# Excerpt:
Chongqing 400715, China.\newline
School of Mathematics and Computational Science,
Zunyi Normal College, Zunyi, \newline
Guizhou 563002, China}
\email{liaojiafeng@163.com}

\address{Chun-Lei Tang (corresponding author)\newline
School  of  Mathematics  and  Statistics, Southwest University,
Chongqing 400715, China}
\email{tangcl@swu.edu.cn, Phone +86 23 68253135, Fax +86 23 68253135}

\thanks{Submitted January 17, 2015. Published April 7, 2015.}
\subjclass[2000]{35J20, 35J61}
\keywords{ Semilinear elliptic equation; zero mass; Nehari manifold;
\hfill\break\indent ground state solution}

\begin{abstract}
 In this article, we study the  semilinear elliptic equation
 \begin{gather*}
 -\Delta u=|u|^{p(x)-2}u,  \quad x\in \mathbb{R}^N\\
 u\in D^{1,2}(\mathbb{R}^N),
 \end{gather*}
 where $N\geq3$,
 $p(x)=\begin{cases}
 p,  &x\in\Omega\\
 2^*,  &x\not\in\Omega,
 \end{cases}$
 with $2<p<2^*:=2N/(N-2)$, $\Omega\subset\mathbb{R}^N$ is a bounded
 set with nonempty interior. By using the Nehari manifold, we obtain
 a positive ground state solution.
\end{abstract}

\maketitle
\numberwithin{equation}{section}
\newtheorem{theorem}{Theorem}[section]
\newtheorem{lemma}[theorem]{Lemma}
\allowdisplaybreaks


\section{Introduction and statement of main result}

Considering the  semilinear elliptic equation
\begin{equation}\label{formula1}
\begin{gathered}
-\Delta u=|u|^{2^*-2}u+\chi_\Omega(x)(|u|^{p-2}u-|u|^{2^*-2}u),  \quad
x\in \mathbb{R}^N\\
 u\in D^{1,2}(\mathbb{R}^N),
\end{gathered}
\end{equation}
where $N\geq3$, $2<p<2^*:=2N/(N-2)$, $\Omega\subset\mathbb{R}^N$
is  a bounded set with nonempty interior and
\begin{equation} \label{formula20}
\chi_\Omega(x)=\begin{cases}
 1,  &x\in\Omega\\
 0.  &x\not\in\Omega
\end{cases}
\end{equation}
The well-known semilinear elliptic equation with zero mass is
\begin{equation}\label{formula2}
\begin{gathered}
-\Delta u=|u|^{2^*-2}u,  \quad x\in \mathbb{R}^N\\
 u\in  D^{1,2}(\mathbb{R}^N),
\end{gathered}
\end{equation}
where $N\geq3$, which has been studied very intensely (see \cite{AU,CA,TA})
and the explicit expression of positive solutions was given.
Of course, the semilinear elliptic equation with zero mass whose nonlinear
term with subcritical growth has also been investigated by many authors,
for example \cite{AL,AZ1,AZ2,BE}.

# Source material:

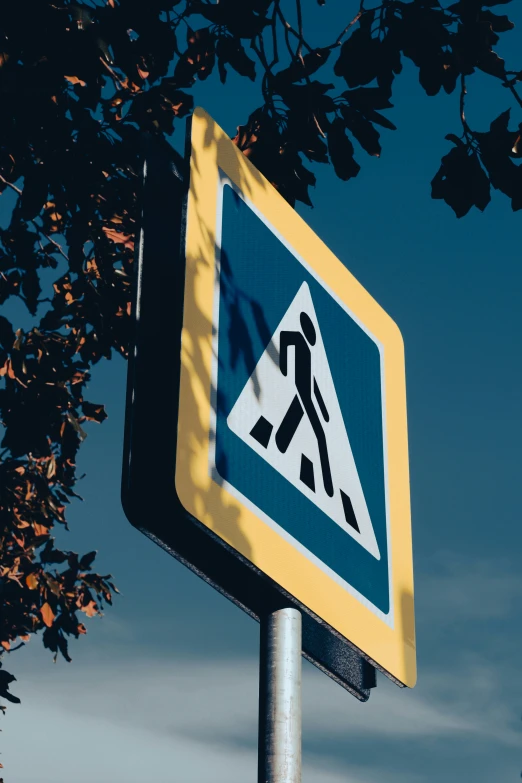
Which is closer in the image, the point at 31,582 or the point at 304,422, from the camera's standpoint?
the point at 304,422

# To be done:
a: In the excerpt on the semilinear elliptic equation, what method is used to obtain a positive ground state solution?
b: For each statement, say whether it agrees with the excerpt on the semilinear elliptic equation, and quote the deciding words. (i) The set Omega is bounded and has a nonempty interior. (ii) The article was published in January 2015. (iii) An explicit expression for positive solutions of the well-known zero-mass equation has been given.
c: Write the next part of the excerpt on the semilinear elliptic equation, starting after its last sentence.

# Answers to each task:
a: The Nehari manifold.

b:
(i) Yes: "is a bounded set with nonempty interior"
(ii) No: "Published April 7, 2015."
(iii) Yes: "the explicit expression of positive solutions was given"

c:
By a transformation,  \eqref{formula1} is equivalent to the following
 elliptic equation with variable exponent
\begin{equation} \label{formula0.1}
\begin{gathered}
-\Delta u=|u|^{p(x)-2}u,  \quad x\in \mathbb{R}^N\\
 u\in D^{1,2}(\mathbb{R}^N),
\end{gathered}
\end{equation}
where
\[
p(x)=\begin{cases}
 p,  &x\in\Omega\\
 2^*.  &x\not\in\Omega
\end{cases}
\]
The equations with variable exponent appear in various mathematical models,
for example: electrorheological fluids\cite{AC,RU},
nonlinear Darcy's law in porous medium \cite{AN},
image processing  \cite{CH}.
 Recently, these equations have been investigated by many authors,
see for example, \cite{AL0,CA1,MA,MI,PU}.
However, they did not consider problem \eqref{formula0.1}; thus we study it in
this article.
Our main result reads as follows.

\begin{theorem} \label{thm1.1}
 Assume that $N\geq3$, $2<p<2^*$ and $\chi_\Omega$ satisfies \eqref{formula20}.
Then equation \eqref{formula1} has a positive ground state solution.
\end{theorem}

If $p\in C(\mathbb{R}^N,[2,2^*])$ and $p\not\equiv2^*$, we do not yet know
whether equation \eqref{formula1} has solution.
We shall consider it in the future.

This article is organized as follows.
Section 2 contains some preliminaries.
Section 3 gives the proof of theorem \ref{thm1.1}.


\section{Preliminaries}

 In what follows, we  use the following notation.

\noindent $\bullet$ $D^{1,2}(\mathbb{R}^N)$ is the completion of
$C_0^\infty(\mathbb{R}^N)$ with respect to the norm
\[
\|u\|_{D^{1,2}(\mathbb{R}^N)}^2=\int_{\mathbb{R}^N}|\nabla u|^2\,dx.
\]
$\bullet$ $L^t(\mathbb{R}^N)$, $2\leq t<+\infty$, denotes a Lebesgue
space endowed with the norm
\[
|u|_t^t=\int_{\mathbb{R}^N}|u|^t\,dx.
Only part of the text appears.